PAGE TEXT:
____
In computing, a directory is a file system cataloging structure which contains references to other computer files, and possibly other directories. On many computers, directories are known as folders, or drawers, analogous to a workbench or the traditional office filing cabinet. The name derives from books like a telephone directory that lists the phone numbers of all the people living in a certain area. 

Files are organized by storing related files in the same directory. In a hierarchical file system (that is, one in which files and directories are organized in a manner that resembles a tree), a directory contained inside another directory is called a subdirectory.  The terms parent and child are often used to describe the relationship between a subdirectory and the directory in which it is cataloged, the latter being the parent. The top-most directory in such a filesystem, which does not have a parent of its own, is called the root directory.

The freedesktop.org media type for directories within many Unix systems – including but not limited to systems using GNOME, KDE Plasma 5, or ROX Desktop as the desktop environment – is "inode/directory". This is not an IANA registered media type.

Overview
 
Historically, and even on some modern embedded systems, the file systems either had no support for directories at all or had only a "flat" directory structure, meaning subdirectories were not supported; there were only a group of top-level directories, each containing files. In modern systems, a directory can contain a mix of files and subdirectories.
____
RECORDED INFORMATION:
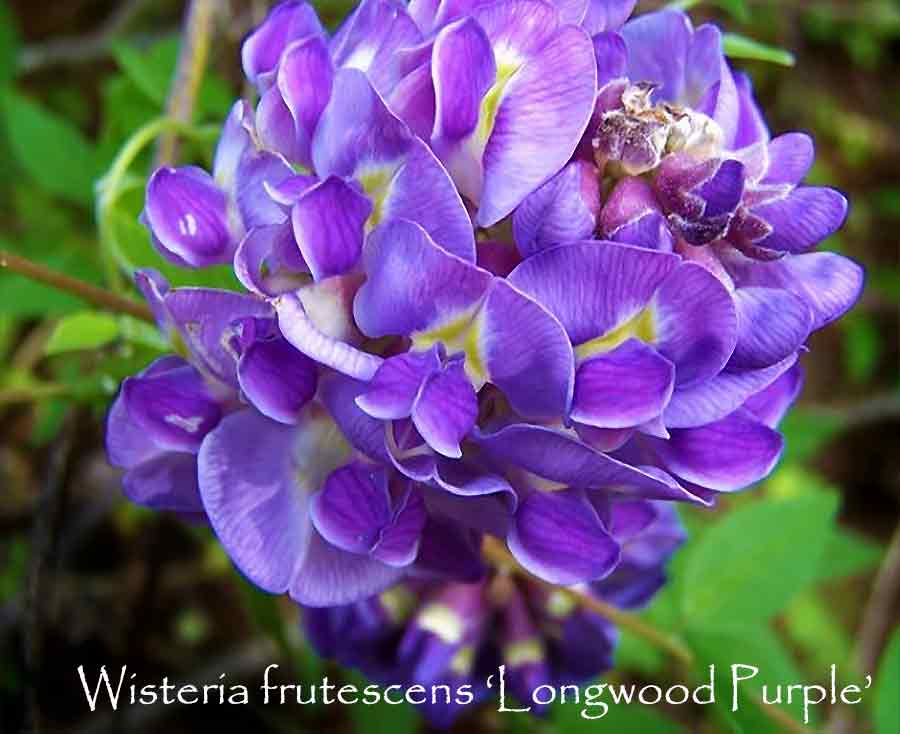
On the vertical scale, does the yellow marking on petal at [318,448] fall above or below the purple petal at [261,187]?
____
WHAT TO WORK ON:
1. Write out the passage on computer directories, word for word, between "The freedesktop.org media" and "registered media type.", inclusive.
2. Please extend the passage on computer directories, picking up after its final sentence.

RESULTS OF THE EXERCISE:
1.
The freedesktop.org media type for directories within many Unix systems – including but not limited to systems using GNOME, KDE Plasma 5, or ROX Desktop as the desktop environment – is "inode/directory". This is not an IANA registered media type.

2.
A reference to a location in a directory system is called a path.

In many operating systems, programs have an associated working directory in which they execute. Typically, file names accessed by the program are assumed to reside within this directory if the file names are not specified with an explicit directory name.

Some operating systems restrict a user's access only to their home directory or project directory, thus isolating their activities from all other users. In early versions of Unix the root directory was the home directory of the root user, but modern Unix usually uses another directory such as  for this purpose.

In keeping with Unix philosophy, Unix systems treat directories as a type of file. Caveats include not being able to write to a directory file except indirectly by creating, renaming and removing file system objects in the directory and only being able to read from a directory file using directory-specific library routines and system calls that return records, not a byte-stream.

Folder metaphor

The name folder, presenting an analogy to the file folder used in offices, and used in a hierarchical file system design for the Electronic Recording Machine, Accounting (ERMA) Mark 1 published in 1958 as well as by Xerox Star, is used in almost all modern operating systems' desktop environments. Folders are often depicted with icons which visually resemble physical file folders.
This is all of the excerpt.